Разговор был недолгим. Он, видимо, понял, что мы за птицы, и поэтому, перед тем как уйти, заявил мне и капитану категорически, чтобы в течение двадцати четырех часов мы из деревни выметались. Так и сказал:
— Чтобы духу вашего здесь не было!.. Иначе я сообщу о вас в комендатуру!..

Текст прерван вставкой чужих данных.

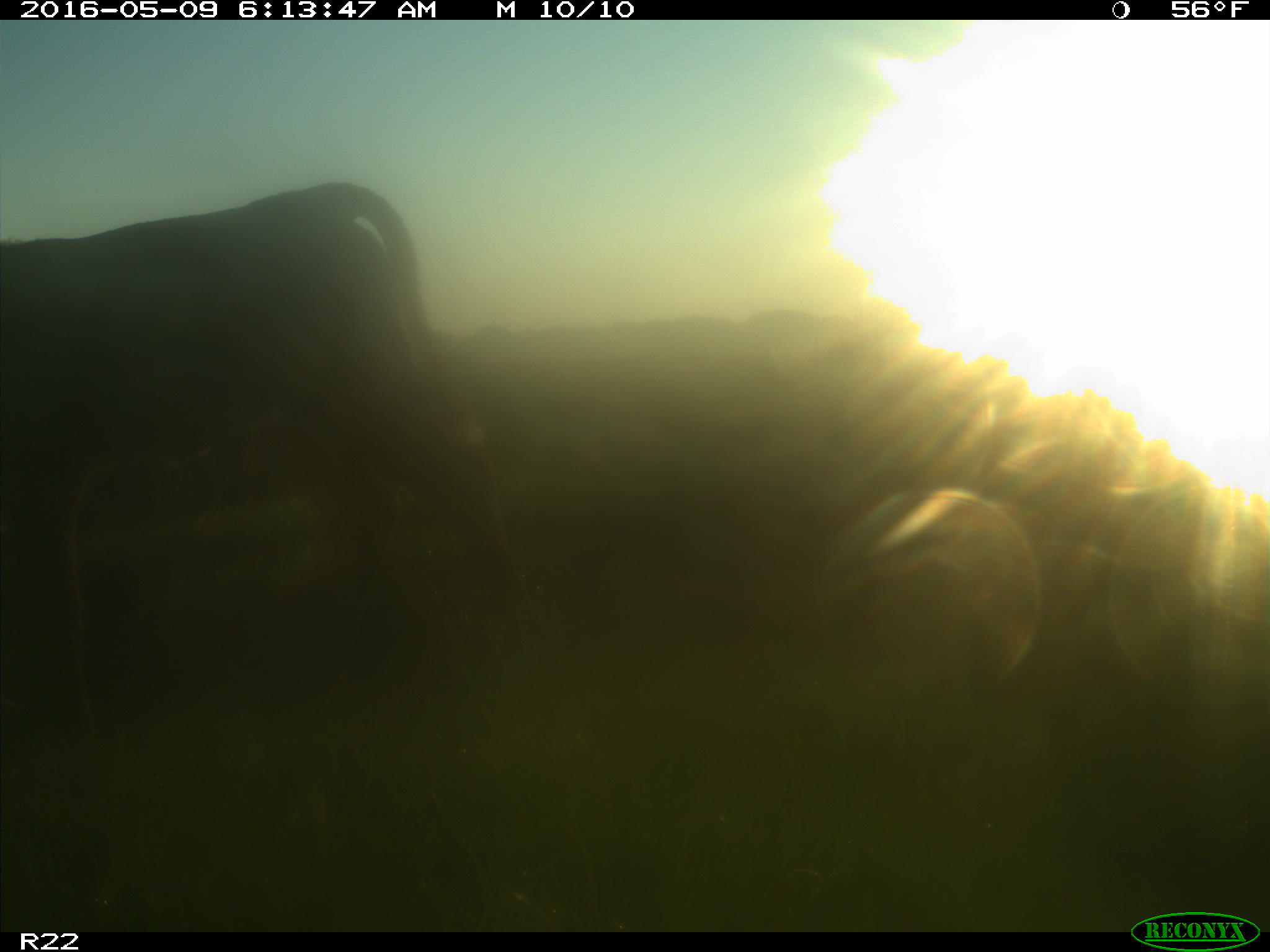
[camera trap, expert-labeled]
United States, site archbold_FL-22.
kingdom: Animalia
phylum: Chordata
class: Mammalia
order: Artiodactyla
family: Bovidae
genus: Bos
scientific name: Bos taurus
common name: domestic cow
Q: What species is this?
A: Bos taurus (domestic cow).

Нужно было видеть в этот момент лицо капитана. Я ждала взрыва, но взрыва не произошло. Потом капитан зачем-то позвал старушку хозяйку и, когда она вошла в его закуток, где он лежал с ногой на подвеске, спокойно, словно бы между прочим, но так, чтобы слышал староста, спросил:
— Федосеевна, это правда, что весной к вам в деревню привезли целую цистерну керосина и за какие-то три дня ее всю раскупили? Говорят, что керосином деревня запаслась года на два — на три. Это верно?
— Верно, — простодушно ответила хозяйка. Ей даже на ум не пришло, что вопрос капитана о керосине был обращен не столько к ней, сколько к старосте. И тут я вспомнила, что об угрозе поджечь старосту сказала капитану во время предыдущей перевязки.
Когда хозяйка покинула закуток капитана, староста крякнул, поморщился и долго тер свою рыжую бороденку. Потом спросил:
— Это что — угроза?
— Не угроза, а предупреждение. И помни, гражданин староста, что до тех пор, пока я не начну передвигаться хотя бы с палкой, я отсюда никуда не уйду. Я здесь не у тещи на блинах и, как видишь, не беженец, а кадровый командир Красной Армии.
В эту минуту со стороны могло показаться, что передо мной строгий прокурор, ведущий допрос, и растерявшийся подследственный.
— Готов на все закрыть глаза, да служба не позволяет. Лучше прямо скажите — что вы от меня хотите?
— Хочу одного: чтобы ни ты, ни твои единомышленники, если таковые есть, не сообщали о нас в комендатуру. Мы все уйдем, как только я встану на ноги. Я уведу их всех, и на душе у тебя будет спокойно. Но если хоть один из нас будет предан тобой — пеняй на себя. Смерть твоя будет лютой и позорной. И не мгновенной, от пули, а потяжелее.
Когда староста вышел из его каморки, капитан вернул его и спросил: не читал ли он листовку, сброшенную вчера с нашего самолета?
— Вы о какой листовке? Их тут всякие сбрасывали: и советские, и немецкие.
— Я говорю о вчерашней, о той, где напечатан призыв нашей Коммунистической партии большевиков.
Староста (мне показалось, что он даже ростом стал ниже) помялся и ответил:
— Ну, допустим, читал. А что из этого?
— А из этого следует, что ты, староста, должен быть дальновиднее и умнее. Оглянись кругом: разгорается великий пожар!.. — Капитан, тихонько постанывая от боли, даже присел на кровати и сжал кулаки. — Многие сгорят в этом свинцово-пороховом пожаре. И не только немцы. Придешь домой — прочти эту листовку еще раз. Там сказано и насчет пособников врага. Насчет их ЦК партии дает прямое указание.